BY KATE SHEEHY -- As more Latino youth come of age in the United States, they are looking for superheroes who reflect their cultural heritage. The expanding art scene of Latino comic book artists is evident at events such as last month’s Latino Comics Expo at San Francisco’s Cartoon Museum.

PRI The World’s Monica Campbell recently spoke with several young Latino artists who are conjuring up figures from Latin pop culture and legends to create superheroes in their stories. There’s Sonámbulo, a Mexican wrestler-turned-private-eye, the Preying Aztec Mantis, and Crying Macho Man.

Gilbert Hernandez is one of the pioneers of Latino comic book artists.

Hernandez currently lives in Las Vegas and was recently on KNPR’s State of Nevada to discuss his new book “ Marble Season.” It's semi-autobiographical about his childhood growing up in the racially diverse, agricultural community of Oxnard, Calif., in the 1960s. One of the characters in the book, Junior, is chastised for liking a white girl.
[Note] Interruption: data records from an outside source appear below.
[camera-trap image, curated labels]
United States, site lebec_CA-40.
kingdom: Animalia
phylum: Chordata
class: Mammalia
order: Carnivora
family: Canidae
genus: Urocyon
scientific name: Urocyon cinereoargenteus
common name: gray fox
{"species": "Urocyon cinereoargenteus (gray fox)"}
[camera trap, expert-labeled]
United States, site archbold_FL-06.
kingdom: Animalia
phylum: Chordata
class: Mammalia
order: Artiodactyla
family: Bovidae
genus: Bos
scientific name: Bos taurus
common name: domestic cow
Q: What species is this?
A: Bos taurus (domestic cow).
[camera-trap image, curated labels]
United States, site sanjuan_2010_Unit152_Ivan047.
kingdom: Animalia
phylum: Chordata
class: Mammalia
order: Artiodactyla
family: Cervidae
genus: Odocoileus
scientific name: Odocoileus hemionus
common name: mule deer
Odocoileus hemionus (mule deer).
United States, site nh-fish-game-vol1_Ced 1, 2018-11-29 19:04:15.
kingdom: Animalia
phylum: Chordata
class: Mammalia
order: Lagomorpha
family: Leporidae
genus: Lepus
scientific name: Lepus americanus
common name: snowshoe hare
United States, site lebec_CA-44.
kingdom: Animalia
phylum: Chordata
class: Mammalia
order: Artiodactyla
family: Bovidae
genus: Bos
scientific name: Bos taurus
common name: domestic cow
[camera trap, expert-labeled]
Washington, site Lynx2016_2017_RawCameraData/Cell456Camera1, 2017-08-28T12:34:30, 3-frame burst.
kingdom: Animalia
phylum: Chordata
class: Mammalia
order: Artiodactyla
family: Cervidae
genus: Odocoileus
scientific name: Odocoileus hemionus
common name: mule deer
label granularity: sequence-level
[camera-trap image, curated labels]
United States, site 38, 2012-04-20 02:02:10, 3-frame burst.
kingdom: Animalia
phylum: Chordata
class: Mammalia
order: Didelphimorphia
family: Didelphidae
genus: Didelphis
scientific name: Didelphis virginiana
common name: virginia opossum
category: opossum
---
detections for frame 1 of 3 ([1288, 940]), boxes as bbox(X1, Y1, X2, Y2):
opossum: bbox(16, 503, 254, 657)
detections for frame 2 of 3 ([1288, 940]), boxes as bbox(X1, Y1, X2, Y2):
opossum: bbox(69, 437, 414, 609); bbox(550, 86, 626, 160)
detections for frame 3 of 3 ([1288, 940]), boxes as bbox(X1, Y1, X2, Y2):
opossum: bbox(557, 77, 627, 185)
“My little group of friends, we didn’t care if you liked a white girl, an Asian girl, a Black girl, it didn’t matter. But you would often hear from other people, say you had a crush on a little blonde girl with freckles, and they’d say ‘You like a white girl?’ There’s a period in our lives as kids where we don’t care what color people are, we don’t care what culture they’re from. We just like them,” Hernandez said.

 “Marble Season” is Gilbert’s first attempt at a comic book for kids. Hernandez and his brothers Jaime and Mario are known as Los Bros Hernandez . They made a name for themselves in the early 1980s with their original comic series “ Love and Rockets.” The series was groundbreaking for its time and addresses issues of race and prejudice. Characters in the books are biracial, black, Latino and gay.

“Comic books have a freedom … anything that you really want to say that’s truthful; you can still do in comics because there’s not a big media conglomerate controlling that. You can just really connect to people as people,” Hernandez said.

Hernandez says he’s worried comics may get swept under the rug by technology. Yet the turnout at comic expos like the one in San Francisco suggests, for now, it is a living means of expression for new artists.